Start of Passage to read

AWS Database Blog

Automating table mappings creation in AWS DMS

AWS Database Migration Service (AWS DMS) helps you migrate on-premises databases to AWS quickly and securely. It supports homogeneous migrations as well as heterogeneous migrations. The source database remains operational while the migration is running or being tested. Migration takes place using a DMS replication server, source, target endpoints, and migration tasks.

If you are trying to migrate a large number of databases using DMS and looking for a way to automate the JSON file creation selecting only a few tables, read on. This post describes a tool that automates the JSON file creation for DMS tasks.

The need for automation

DMS takes over many of the difficult or tedious tasks involved in a migration project. You specify which schemas and tables to migrate, along with any special processing such as logging or error handling.

A migration task includes:

  • Name
  • Description
  • Source
  • Target endpoints
  • Table mappings

This post focuses on the table-mapping section. Table mapping uses several types of rules to specify the data source, schema, any transformation that should occur during the task, etc.

There are two different ways to specify the table mappings: guided and JSON.

End of Passage to read

• _Goal A_:
Reproduce the part of the AWS DMS table mappings post that starts at the words "DMS takes over" and ends after the words "the task, etc.".
• _Goal B_:
In the AWS DMS table mappings post, what are the two ways to specify the table mappings?
• _Goal C_:
Pick up the AWS DMS table mappings post after its final sentence and keep writing it.

Start of Extracted information

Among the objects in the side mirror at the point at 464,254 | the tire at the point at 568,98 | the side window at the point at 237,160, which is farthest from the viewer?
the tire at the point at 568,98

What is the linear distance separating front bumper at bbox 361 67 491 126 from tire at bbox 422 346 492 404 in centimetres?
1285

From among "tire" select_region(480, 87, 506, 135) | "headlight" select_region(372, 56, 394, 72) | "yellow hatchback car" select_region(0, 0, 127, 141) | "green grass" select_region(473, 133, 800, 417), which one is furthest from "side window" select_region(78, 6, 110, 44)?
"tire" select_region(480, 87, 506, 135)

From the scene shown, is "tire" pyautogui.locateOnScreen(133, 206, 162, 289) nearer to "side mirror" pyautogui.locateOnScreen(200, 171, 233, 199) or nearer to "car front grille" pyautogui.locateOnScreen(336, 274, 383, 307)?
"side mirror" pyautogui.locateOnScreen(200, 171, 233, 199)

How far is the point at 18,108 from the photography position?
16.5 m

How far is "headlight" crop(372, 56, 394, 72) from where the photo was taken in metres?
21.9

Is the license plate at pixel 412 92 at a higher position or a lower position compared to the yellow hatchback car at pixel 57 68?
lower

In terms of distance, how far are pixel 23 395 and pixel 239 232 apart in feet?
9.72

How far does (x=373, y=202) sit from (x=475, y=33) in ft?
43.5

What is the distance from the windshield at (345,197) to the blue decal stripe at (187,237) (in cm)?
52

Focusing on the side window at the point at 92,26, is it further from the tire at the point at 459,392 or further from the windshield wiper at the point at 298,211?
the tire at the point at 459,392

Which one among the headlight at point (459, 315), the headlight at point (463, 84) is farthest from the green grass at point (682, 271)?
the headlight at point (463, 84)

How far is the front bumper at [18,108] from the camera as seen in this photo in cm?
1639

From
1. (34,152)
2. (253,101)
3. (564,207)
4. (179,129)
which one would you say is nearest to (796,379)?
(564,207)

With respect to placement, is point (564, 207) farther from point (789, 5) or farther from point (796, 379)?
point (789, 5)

End of Extracted information

• _Task response A_:
DMS takes over many of the difficult or tedious tasks involved in a migration project. You specify which schemas and tables to migrate, along with any special processing such as logging or error handling.

A migration task includes:

  • Name
  • Description
  • Source
  • Target endpoints
  • Table mappings

This post focuses on the table-mapping section. Table mapping uses several types of rules to specify the data source, schema, any transformation that should occur during the task, etc.

• _Task response B_:
Guided and JSON.

• _Task response C_:
The guided method allows you to enter the table name as an individual table name or wild-card character (% or ABC%). If you have a large number of tables requiring you to include or exclude selected tables for the migration, the guided method is time-consuming.

JSON is an automatable option allowing you to enter the same information in a detailed manner.

This post focuses on the JSON file creation automation using a Python tool. You can create the JSON file manually, but it can get cumbersome or error-prone depending on the number of rules being written.

Explanation of the automated solution

This post presents a Python-based tool that takes the input as CSV files and generates a single JSON file with the required exclude and include actioned rule components. There can be multiple input files present in a particular folder. The only input to the tool is the folder location.

All the files in this folder should have names starting with include* or exclude*. This depicts which content in that particular file should be included or excluded. The content of any file is the schema name and table name on each line separated by a comma. In the steps below, I include the queries, which you can run on the source database to generate the include* or exclude* files.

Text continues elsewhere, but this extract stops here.